Etzel’s dominion was so widely known that the most fearless warriors that were ever heard of among Christians and heathen alike were always to be found at his court, all having joined him. And always — a thing that will hardly happen again — the Christian life and the heathen existed side by side. But whichever rite a man followed, the King’s magnanimity saw to it that all were amply rewarded.
The priest made great efforts to keep himself afloat, thinking to save his life if only someone would help him. This, however, was ruled out, for mighty Hagen vehemently thrust him to the bottom, to the scandal of everyone there. Seeing no aid forthcoming, the miserable cleric turned back to the shore to his great discomfort, and although he could not swim he was succoured by the hand of the Lord and reached dry land in safety. Standing up, he shook his cassock, and this brought it home to Hagen that there would be no escaping the fate which the wild nixies had foretold. “These knights are doomed to die,” thought he.
“Alas,” cried lady Kriemhild, “why will my brother and Hagen not let their shields be placed in safety? Someone must have warned them! If I knew who it was he would surely die!”
“It was I that warned the illustrious kings of Burgundy and their vassal, fearless Hagen,” replied King Dietrich angrily. “Now come on, you she-devil, you must not let me go unpunished!”
And now indeed the bright morning sent its rays into the hall to light the guests, while Hagen roused the knights everywhere, asking whether they wished to go to mass in the cathedral, for there was a great pealing of bells in keeping with the Christian rite. But Christians and heathen sang mass differently, as was very evident — they were at variance in this. Gunther’s men did wish to go to church and they had immediately risen from their beds and were lacing themselves into clothes of such quality that no knights ever brought better into any realm.
Leaving Bloedelin resolved on battle, the Queen went to table with King Etzel and his men. She had laid a deadly plot against their guests.
Kriemhild’s old grief was embedded deep in her heart. Since there was no beginning the fighting in any other way, she had Etzel’s son carried to the board. (How could a woman ever do a more dreadful thing in pursuance of her
revenge?) Four of Etzel’s followers went immediately and returned bearing the young Prince Ortlieb to the King’s table, where Hagen, too, was seated, owing to whose murderous hate the boy must needs soon die.

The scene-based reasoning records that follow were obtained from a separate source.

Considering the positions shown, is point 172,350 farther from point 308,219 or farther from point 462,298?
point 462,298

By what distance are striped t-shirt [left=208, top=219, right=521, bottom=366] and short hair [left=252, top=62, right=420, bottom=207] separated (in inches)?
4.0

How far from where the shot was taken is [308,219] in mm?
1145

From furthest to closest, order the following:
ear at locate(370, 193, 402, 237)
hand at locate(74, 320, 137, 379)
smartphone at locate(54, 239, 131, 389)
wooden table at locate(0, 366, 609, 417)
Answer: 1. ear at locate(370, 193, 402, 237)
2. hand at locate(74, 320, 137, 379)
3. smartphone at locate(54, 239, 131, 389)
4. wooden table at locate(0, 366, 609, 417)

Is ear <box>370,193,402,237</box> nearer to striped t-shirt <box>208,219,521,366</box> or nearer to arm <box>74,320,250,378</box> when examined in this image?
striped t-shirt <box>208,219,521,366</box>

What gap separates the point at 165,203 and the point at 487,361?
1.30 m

The noble Margrave stood there in despair. “Alas,” cried that most faithful knight from the depths of his anguish, “that I have lived to know this, Godforsaken man that I am! I must sacrifice all the esteem, the integrity, and breeding that by the grace of God were mine! Ah, God in Heaven, that death does not avert this from me! Whichever course I leave in order to follow the other, I shall have acted basely and infamously - and if I refrain from both, they will all upbraid me! May He that summoned me to life afford me counsel!”
“You have repaid me in base coin,” she said, “but Siegfried’s sword I shall have and hold! My fair lover was wearing it when last I saw him, through whom I suffered mortal sorrow at your hands.” She drew it from its sheath -he was powerless to prevent it - and bent her thoughts to robbing him of life. She raised it in both hands - and struck off his head! King Etzel saw this, and great was the grief it gave him.